Referring now to FIGS. 13, 14 and 15, there is shown a fourth embodiment actuator 385 in combination with an optical sensor 390 for retracting protective tape 270 and for sensing when protective tape 270 is retracted. In this regard, optical sensor 390 emits an optical beam therefrom in direction of protective tape 270 when printer 10 is connected to a suitable power supply (not shown). Protective tape 270 defines a generally U-shaped configuration and has an elastomer or elastic portion 400 connected to spool 260 and an end portion 410 anchored to an inner wall of frame 110, such as by means of a fastener or clamp 420. The previously mentioned adhesive side 273 of protective tape 270 adhesively adheres to an underside of carriage 75 for sealably covering holes 77 in carnage 75. Sealably covering holes 77 in turn seals ink ejection orifices 210 because holes 77 are disposed adjacent to and opposite orifices 210. Integrally formed with protective tape 270 is an opaque or reflective tape tab 430 for reasons disclosed hereinbelow. Before printer 10 is used the first time, adhesive side 273 covers holes 77.

Still referring to FIGS. 13, 14 and 15, before printer 10 is used the first time, reflective tape tab 430 obstructs the previously mentioned optical beam emitted by optical sensor 390 and reflects the light beam back to optical sensor 390. Moreover, elastic portion 400 is in an extended state and exerts a retractive pull force on protective tape 270. However, the pull force exerted by elastic portion 400 is insufficient to overcome the lap shear force of the adhesive present on adhesive side 273 of protective tap 270. Therefore, protective tape 270 will not shear from carriage 75 before printer 10 is used the first time by the end user. In any event, when the reflected light beam is received by optical sensor 390, the optical sensor 390 transmits an electrical signal to control panel 120 to visually inform the end user that protective tape 270 is presently covering holes 77 and orifices 210. Alternatively, optical sensor 390 may transmit an electrical signal to an enunciator (not shown) to audibly inform the end user that protective tape 270 covers holes 77 and orifices 210. However, when printer 10 is used the first time for priming by the end user, carriage 75 will move in direction of arrow 277 and adhesive side 273 will begin peeling from the underside surface of carriage 75 in order to begin uncovering holes 77 and thus orifices 210. After holes 77 and orifices 210 of all ink cartridges are uncovered, elastic portion 400 of tape 270 fully contracts and the pull force of the contracting elastic portion 400 will wind protective tape 270 about spool 260. End portion 410 of protective tape 270 remains anchored to fastener 420 as protective tape 270 winds about spool 260. In this manner, protective tape 270 is positioned against the inner wall of frame 110 so that protective tape 270 avoids interference with movement of carriage 75 during printing. Moreover, after holes 77 and orifices 210 of all ink cartridges are uncovered, reflective tape tab 430 no longer obstructs the light beam emitted by optical sensor 390. At this point, optical sensor 390 will preferably inform control panel 12 (or an enunciator) that protective tape 270 no longer covers holes 77 and orifices 210.

* **PARTS OF THE EXERCISE**:
1: Answer these questions from the passage on the protective tape:
(a) What is elastic portion 400 of the tape connected to?
(b) Why does the tape not shear from carriage 75 before the printer's first use?
(c) Instead of the control panel, what may the optical sensor signal to audibly inform the end user that the tape covers the holes and orifices?
2: List every named part of protective tape 270 that the passage on the protective tape gives, with its reference number.
3: Continue the passage on the protective tape from its last sentence.

* **DATA ROWS**:

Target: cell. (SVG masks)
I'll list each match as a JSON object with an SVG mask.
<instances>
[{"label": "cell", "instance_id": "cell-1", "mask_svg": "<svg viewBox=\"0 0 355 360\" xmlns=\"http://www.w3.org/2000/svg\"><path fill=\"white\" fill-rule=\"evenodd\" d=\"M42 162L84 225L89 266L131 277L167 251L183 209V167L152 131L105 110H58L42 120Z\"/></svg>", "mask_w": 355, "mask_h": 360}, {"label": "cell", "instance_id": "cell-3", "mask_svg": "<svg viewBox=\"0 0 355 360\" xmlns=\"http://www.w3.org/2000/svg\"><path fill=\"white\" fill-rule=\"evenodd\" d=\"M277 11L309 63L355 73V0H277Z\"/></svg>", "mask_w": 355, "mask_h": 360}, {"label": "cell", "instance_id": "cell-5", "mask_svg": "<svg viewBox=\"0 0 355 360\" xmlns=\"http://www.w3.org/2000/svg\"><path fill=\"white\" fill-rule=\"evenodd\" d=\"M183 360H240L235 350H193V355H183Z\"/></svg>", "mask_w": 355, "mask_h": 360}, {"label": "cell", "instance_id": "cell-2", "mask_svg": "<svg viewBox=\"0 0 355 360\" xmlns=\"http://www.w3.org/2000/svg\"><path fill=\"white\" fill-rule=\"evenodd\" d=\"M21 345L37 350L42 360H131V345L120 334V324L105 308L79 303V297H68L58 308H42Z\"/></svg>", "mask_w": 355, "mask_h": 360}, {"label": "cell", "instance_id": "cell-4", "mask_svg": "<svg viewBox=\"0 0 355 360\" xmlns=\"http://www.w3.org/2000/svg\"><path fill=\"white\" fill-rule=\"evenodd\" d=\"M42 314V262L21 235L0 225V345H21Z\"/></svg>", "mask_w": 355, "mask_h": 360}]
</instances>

* **ANSWERS FOR THIS EXERCISE**:
1:
(a) Spool 260.
(b) The pull force of elastic portion 400 is insufficient to overcome the lap shear force of the adhesive on adhesive side 273.
(c) An enunciator.

2:
Elastic portion 400
End portion 410
Adhesive side 273
Reflective tape tab 430

3:
It may be appreciated from the description hereinabove, that an advantage of the present invention is that the protective tape is removed from the ink cartridges to expose the ink ejection orifices without manual intervention of the user prior to first use of the printer. As mentioned hereinabove, this reduces customer dissatisfaction and reduces customer complaints. Reduction in customer complaints reduces the manufacturer's cost of goods sold because the manufacturer of the printer need not dedicate personnel resources, such as service technicians, to address customer complaints. Moreover, decrease in the manufacturer's cost of goods sold may ultimately decrease the market price of the printer. Of course, decreasing the market price of the printer benefits customers.

While the invention has been described with particular reference to its preferred embodiments, it will be understood by those skilled in the art that various changes may be made and equivalents may be substituted for elements of the preferred embodiments without departing from the invention. For example, inkjet printer 10 need not be a thermal inkjet printer. That is, inkjet printer 10 may be a piezoelectric inkjet printer having piezoelectric inkjet cartridges. As another example, although the description hereinabove is directed to inkjet printers having the print head and ink cartridges combined as one installable unit, the inventive concept disclosed herein will work equally well with printers having separately mounted ink supply and print head.

Therefore, what is provided is an inkjet printer having ink cartridge tape removal capability and method of assembling the printer.

PARTS LIST

10 . . . inkjet printer

20 . . . image

30 . . . recorder medium

40 . . . controller

50 . . . print head

60 . . . electrical cable

70 . . . ink drop

75 . . . carriage

77 . . . holes

79 . . . side opening

80a/b/c/d . . . ink cartridges

90 . . . recorder medium sheet supply bin

100 . . . platen roller

105 . . . arrow (direction of travel for recorder medium)

107 . . . maintenance station

110 . . . printer frame

115 . . . rear wall (of frame)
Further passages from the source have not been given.